ACTION ITEM: A single number is wanted: how many lines of the data below include the string "frames"?

========================================================================

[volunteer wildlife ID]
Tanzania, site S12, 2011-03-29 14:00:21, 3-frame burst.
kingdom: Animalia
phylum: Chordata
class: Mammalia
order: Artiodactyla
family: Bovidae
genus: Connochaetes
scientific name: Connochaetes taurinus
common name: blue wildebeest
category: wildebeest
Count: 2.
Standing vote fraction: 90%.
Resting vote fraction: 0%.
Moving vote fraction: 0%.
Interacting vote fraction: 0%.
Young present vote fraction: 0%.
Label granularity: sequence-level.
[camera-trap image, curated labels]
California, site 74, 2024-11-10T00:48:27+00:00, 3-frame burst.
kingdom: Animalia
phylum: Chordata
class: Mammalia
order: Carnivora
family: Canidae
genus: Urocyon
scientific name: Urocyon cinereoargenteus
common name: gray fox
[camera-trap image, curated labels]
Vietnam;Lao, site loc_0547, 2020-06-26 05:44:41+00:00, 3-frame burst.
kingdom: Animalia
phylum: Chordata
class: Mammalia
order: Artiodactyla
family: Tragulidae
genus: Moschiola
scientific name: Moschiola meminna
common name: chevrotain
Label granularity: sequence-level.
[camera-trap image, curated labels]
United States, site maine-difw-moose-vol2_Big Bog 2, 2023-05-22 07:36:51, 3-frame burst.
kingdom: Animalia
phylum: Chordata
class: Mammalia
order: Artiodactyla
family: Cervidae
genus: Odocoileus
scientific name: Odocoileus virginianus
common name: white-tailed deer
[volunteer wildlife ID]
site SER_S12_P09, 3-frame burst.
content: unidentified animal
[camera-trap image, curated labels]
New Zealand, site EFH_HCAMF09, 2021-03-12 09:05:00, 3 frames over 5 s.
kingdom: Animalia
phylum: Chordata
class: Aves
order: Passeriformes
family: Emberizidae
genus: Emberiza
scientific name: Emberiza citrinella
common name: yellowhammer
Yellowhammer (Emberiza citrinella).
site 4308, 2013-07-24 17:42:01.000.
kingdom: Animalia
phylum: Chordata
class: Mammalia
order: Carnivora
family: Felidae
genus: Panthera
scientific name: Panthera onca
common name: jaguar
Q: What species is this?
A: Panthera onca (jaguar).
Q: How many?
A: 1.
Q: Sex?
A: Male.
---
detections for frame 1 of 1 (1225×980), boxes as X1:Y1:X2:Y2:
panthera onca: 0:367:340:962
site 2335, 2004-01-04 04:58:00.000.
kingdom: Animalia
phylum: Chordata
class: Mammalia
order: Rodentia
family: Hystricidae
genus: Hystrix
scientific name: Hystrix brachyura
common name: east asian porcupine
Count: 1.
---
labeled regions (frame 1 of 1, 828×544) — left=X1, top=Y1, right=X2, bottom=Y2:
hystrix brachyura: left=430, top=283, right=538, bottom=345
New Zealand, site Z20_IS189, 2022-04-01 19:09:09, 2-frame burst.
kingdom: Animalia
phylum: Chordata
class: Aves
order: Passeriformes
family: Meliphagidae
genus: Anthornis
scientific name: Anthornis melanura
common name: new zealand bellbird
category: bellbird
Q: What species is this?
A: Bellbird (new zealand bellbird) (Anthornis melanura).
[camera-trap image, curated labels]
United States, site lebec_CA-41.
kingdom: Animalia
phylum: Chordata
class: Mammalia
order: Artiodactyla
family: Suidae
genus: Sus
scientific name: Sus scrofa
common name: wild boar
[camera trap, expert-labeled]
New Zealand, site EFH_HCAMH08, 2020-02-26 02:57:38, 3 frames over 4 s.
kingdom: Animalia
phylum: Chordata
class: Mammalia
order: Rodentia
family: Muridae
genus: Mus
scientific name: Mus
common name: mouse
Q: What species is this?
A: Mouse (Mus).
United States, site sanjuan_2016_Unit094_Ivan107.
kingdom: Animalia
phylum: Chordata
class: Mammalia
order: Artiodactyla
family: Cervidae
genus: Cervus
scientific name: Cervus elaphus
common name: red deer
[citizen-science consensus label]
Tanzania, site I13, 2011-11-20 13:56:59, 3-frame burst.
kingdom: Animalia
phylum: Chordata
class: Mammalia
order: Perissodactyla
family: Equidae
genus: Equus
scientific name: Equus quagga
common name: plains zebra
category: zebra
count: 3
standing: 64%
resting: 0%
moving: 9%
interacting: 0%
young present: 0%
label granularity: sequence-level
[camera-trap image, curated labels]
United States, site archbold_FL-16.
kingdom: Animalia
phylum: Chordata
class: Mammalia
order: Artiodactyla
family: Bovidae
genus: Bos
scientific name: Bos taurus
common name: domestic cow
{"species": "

========================================================================

RESULT OF THE TASK: 2